■ Görev Tanımı ■
Aşağıda tecil faizinin gecikme zammından mahsubunu anlatan metni son cümlesinden sonra devam ettirin.

■ Okunacak Metin ■

■ ■ ■ ■

11) Birinci Kısım Dördüncü Bölümünün “I. Tecil” alt başlıklı bölümünün (14) numaralı bölümünde yer alan Örnek 1 aşağıdaki şekilde değiştirilmiştir.
“Örnek 1- Gelir (Stopaj) Vergisinden 6.000,00 lira, Kurumlar Vergisinden 50.000,00 lira ve Gecikme Zammından 4.000,00 lira olmak üzere toplam 60.000,00 lira borç tecil edilmiş, ancak belli bir süre geçtikten sonra tecil ihlal edilmiştir. Tecil süresince tahsil edilen 30.000,00 liranın 24.000,00 lirası vergi aslından olan borçlara ait olup ayrıca 10.000,00 lira tecil faizi için ödeme yapılmıştır.
Bu durumda, mahsup edilecek tecil faizi tutarı aşağıdaki şekilde hesaplanacaktır.
Vergi Aslına İsabet Eden Tecil Faizi | = | Ödenen Vergi Aslı Tutarı x Tahsil Edilen Tecil Faizi
Tahsil Edilen Toplam Borç Tutarı |
Vergi Aslına İsabet Eden Tecil Faizi | = | 24.000,00 x 10.000,00
30.000,00 |
= 8.000,00 lira
Buna göre, 8.000,00 lira tutarındaki tecil faizi, vergi asılları için hesaplanacak gecikme zammından mahsup edilecektir.

■ ■ ■ ■

■ Kayıtlı Veriler ■
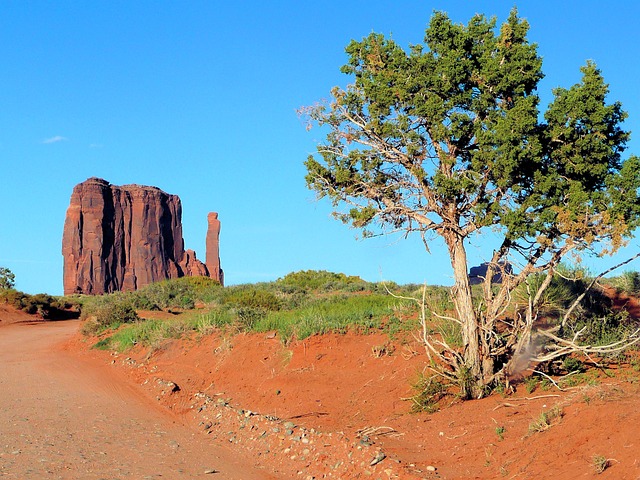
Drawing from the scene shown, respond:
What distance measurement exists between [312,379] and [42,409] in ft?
16.8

■ ■ ■ ■

■ Alıştırma Yanıtı ■
Diğer taraftan, 10.000,00 – 8.000,00 = 2.000,00 lira tecil faizi ise gecikme zammı uygulanmayan amme alacağına ilişkin olduğundan bu tutar, borçluya red ve iade edilmeyeceği gibi borçlarına da mahsup edilmeyerek gelir yazılacaktır.”
12) Birinci Kısım Dördüncü Bölümünün “I. Tecil” başlıklı alt bölümünün sonuna aşağıdaki (17) numaralı bölüm eklenmiştir.
“17. 10/11/2012 tarihli ve 28463 sayılı Resmî Gazete’de yayımlanan 6358 sayılı Expo 2016 Antalya Kanununun 21 inci maddesi ile 6183 sayılı Kanunun 48 inci maddesinin altıncı fıkrasına eklenen hüküm ile fıkra aşağıdaki şekli almıştır.
“Tecil salahiyetini kullanacak ve bu salahiyeti devredecek olan makamlar; tecil edilecek amme alacaklarını tür ve tutar olarak belirlemeye, amme borçlusunun faaliyetine devam edip etmediğini esas alarak tecil edilecek alacakları tespit etmeye, tecilde taksit zamanlarını ve diğer şartları tayin etmeye ayrıca 213 sayılı Kanuna göre doğal afetler nedeniyle ilan edilen mücbir sebep hali kapsamındaki amme borçlularının, mücbir sebep halinin sona erdiği tarihe kadar ödemeleri gereken amme borçları ile mücbir sebep nedeniyle ödeme süreleri ertelenen amme borçlarını faiz alınmaksızın veya yürürlükteki faiz oranından daha düşük faiz oranıyla tecil etmeye yetkilidir.”
Tecil salahiyetini kullanacak ve bu salahiyeti devredecek olan makamlar tarafından, Maliye Bakanlığınca doğal afet nedeniyle mücbir sebep halinin varlığı ilan edilen hallerde madde ile tanınan yetki çerçevesinde amme alacakları faiz alınmaksızın veya yürürlükteki faiz oranından daha düşük faiz oranıyla tecil edilebilecektir.”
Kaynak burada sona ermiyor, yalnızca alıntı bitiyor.